Article:
________
Before it had even begun, Cleopatra’s production was in disarray, yet
20th Century Fox had faith in the film’s potential to be a blockbuster
attraction and continued to inject money into the project - despite the
desertion of the picture’s male leads, Peter Finch (Julius Caesar) and
Stephen Boyd (Marc Antony) who were under obligation to fulfill prior
commitments. The treacherous and unpredictable nature of England’s
weather created havoc with the production’s centerpiece set, the
Alexandria Palace, which experienced daily deterioration and needed
constant repair - further escalating the project’s costs. The erratic climate
was also cited as being a major contribution to Taylor’s health problems.
Consequently, there was no alternative but to relocate the production to
Rome; the lavish Alexandria sets and Mamoulian’s single can of footage
were deemed unusable and, therefore, discarded.
Despite the inclusion of Rex Harrison and Richard Burton to respectively
play the roles of Caesar and Marc Antony, Cleopatra continued to be
plagued with insurmountable problems - ranging in everything from
production strikes by female extras protesting against the amorous
advances from their male Italian co-workers, to the more serious matter
regarding the theft of expensive, often irreplaceable, props and
equipment by employees at Rome’s Cinecitta studios. Not only were
these instances enforcing delays on the film’s production schedule, but
they also conspired to escalate its cost. Soon, it became evident that
Cleopatra’s production was hemorrhaging and that, without stringent
limitations imposed on its lack of financial restraint, the film would spell
the ruination of 20th Century Fox - a fact whose significance was not lost
on the studio’s chief, Darryl F. Zanuck.
In an effort to bring a semblance of sanity and put an end to Cleopatra’s
traumas, Zanuck stopped studio funding to the picture, giving
Mankiewicz no option but to complete it with his rapidly dwindling
finances. The simmering tensions between the two men reached its zenith
when, during the film’s editing, Mankiewicz was forcibly removed from
the project by Zanuck, who, in turn, had to reinstate the disgraced
director once it was discovered that no one had the inclination to finish
the picture. Concerned by the distinct shabbiness of the film’s principle
battle scenes in relation to the rest of it, Zanuck reluctantly ordered that
the amateurishly-staged pieces - directly effected by 20th Century Fox’s
decision to withhold financial support - be reshot.
Before its premiere in New York, one last contentious battle was fought
between Zanuck and Mankiewicz - this time over Mankiewicz’s
intentions for the six-hour long Cleopatra to be marketed as a two part
epic with the instalments to be released six months apart. Zanuck was
adamant in his difference of opinion; he wished to guarantee the picture’s
success by capitalising on the feverish public interest generated by the
passionate Taylor-Burton affair and, in one of Hollywood’s most tragic
stories, forced Mankiewicz to shed two hours of footage - most of which,
it seems at present, continues to remain lost. Unfortunately, it is this
decision to trim the film that seriously weakens it as, in doing so, it
removes (as far as it can be ascertained) vast portions of Burton’s scenes,
reducing him to nothing more than a cardboard caricature, while the true
fate of Rufio Agrippa (Martin Landau) is not disclosed.
________
(Stored records)
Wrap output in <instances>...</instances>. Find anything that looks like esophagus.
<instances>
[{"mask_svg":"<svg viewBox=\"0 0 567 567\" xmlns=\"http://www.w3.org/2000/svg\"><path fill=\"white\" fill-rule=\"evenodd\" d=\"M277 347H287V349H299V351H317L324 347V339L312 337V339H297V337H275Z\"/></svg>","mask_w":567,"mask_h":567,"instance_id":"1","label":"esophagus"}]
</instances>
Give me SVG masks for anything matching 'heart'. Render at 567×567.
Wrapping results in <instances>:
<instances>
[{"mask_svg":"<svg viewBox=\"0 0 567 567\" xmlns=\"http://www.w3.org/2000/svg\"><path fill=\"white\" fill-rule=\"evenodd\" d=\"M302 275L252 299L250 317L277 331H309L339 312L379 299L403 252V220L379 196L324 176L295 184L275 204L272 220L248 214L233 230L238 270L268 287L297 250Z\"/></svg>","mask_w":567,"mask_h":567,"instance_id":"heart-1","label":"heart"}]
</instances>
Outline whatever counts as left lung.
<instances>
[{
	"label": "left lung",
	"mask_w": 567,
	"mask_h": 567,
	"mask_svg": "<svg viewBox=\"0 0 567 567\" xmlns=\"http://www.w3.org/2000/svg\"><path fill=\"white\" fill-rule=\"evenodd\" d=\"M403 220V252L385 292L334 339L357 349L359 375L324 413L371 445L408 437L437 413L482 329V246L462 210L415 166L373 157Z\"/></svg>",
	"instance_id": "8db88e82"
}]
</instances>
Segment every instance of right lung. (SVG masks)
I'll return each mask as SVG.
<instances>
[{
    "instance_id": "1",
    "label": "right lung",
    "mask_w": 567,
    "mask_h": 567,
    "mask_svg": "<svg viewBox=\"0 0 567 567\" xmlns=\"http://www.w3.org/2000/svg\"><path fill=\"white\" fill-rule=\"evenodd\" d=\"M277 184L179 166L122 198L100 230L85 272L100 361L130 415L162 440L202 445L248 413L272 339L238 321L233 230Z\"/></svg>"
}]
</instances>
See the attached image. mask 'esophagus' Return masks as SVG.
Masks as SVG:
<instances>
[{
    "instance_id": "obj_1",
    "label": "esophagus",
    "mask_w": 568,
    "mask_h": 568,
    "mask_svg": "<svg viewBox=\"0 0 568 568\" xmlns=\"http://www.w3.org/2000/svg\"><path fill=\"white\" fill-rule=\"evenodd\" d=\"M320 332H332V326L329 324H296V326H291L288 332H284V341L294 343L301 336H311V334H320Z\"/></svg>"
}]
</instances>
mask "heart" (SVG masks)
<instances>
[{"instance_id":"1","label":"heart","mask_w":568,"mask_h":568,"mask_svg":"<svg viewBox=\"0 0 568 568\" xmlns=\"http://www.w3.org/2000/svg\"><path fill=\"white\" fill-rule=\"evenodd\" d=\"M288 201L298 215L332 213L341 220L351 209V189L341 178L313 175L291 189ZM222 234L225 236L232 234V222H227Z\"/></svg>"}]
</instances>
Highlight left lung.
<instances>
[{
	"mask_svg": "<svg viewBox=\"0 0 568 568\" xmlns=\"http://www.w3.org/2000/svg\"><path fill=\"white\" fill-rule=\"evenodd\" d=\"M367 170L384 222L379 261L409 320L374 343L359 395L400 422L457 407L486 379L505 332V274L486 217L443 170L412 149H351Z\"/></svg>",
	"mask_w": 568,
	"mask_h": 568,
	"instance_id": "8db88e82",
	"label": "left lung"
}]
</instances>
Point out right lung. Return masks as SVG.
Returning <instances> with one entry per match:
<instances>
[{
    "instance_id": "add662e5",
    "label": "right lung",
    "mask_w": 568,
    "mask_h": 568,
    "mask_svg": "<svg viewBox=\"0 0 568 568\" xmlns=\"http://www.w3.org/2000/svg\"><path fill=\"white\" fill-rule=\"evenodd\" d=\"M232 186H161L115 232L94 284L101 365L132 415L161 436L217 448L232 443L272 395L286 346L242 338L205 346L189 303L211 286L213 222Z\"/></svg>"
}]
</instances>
________
Copy word for word the stretch of the article on the making of Cleopatra from "In an effort" through "- be reshot.".

In an effort to bring a semblance of sanity and put an end to Cleopatra’s
traumas, Zanuck stopped studio funding to the picture, giving
Mankiewicz no option but to complete it with his rapidly dwindling
finances. The simmering tensions between the two men reached its zenith
when, during the film’s editing, Mankiewicz was forcibly removed from
the project by Zanuck, who, in turn, had to reinstate the disgraced
director once it was discovered that no one had the inclination to finish
the picture. Concerned by the distinct shabbiness of the film’s principle
battle scenes in relation to the rest of it, Zanuck reluctantly ordered that
the amateurishly-staged pieces - directly effected by 20th Century Fox’s
decision to withhold financial support - be reshot.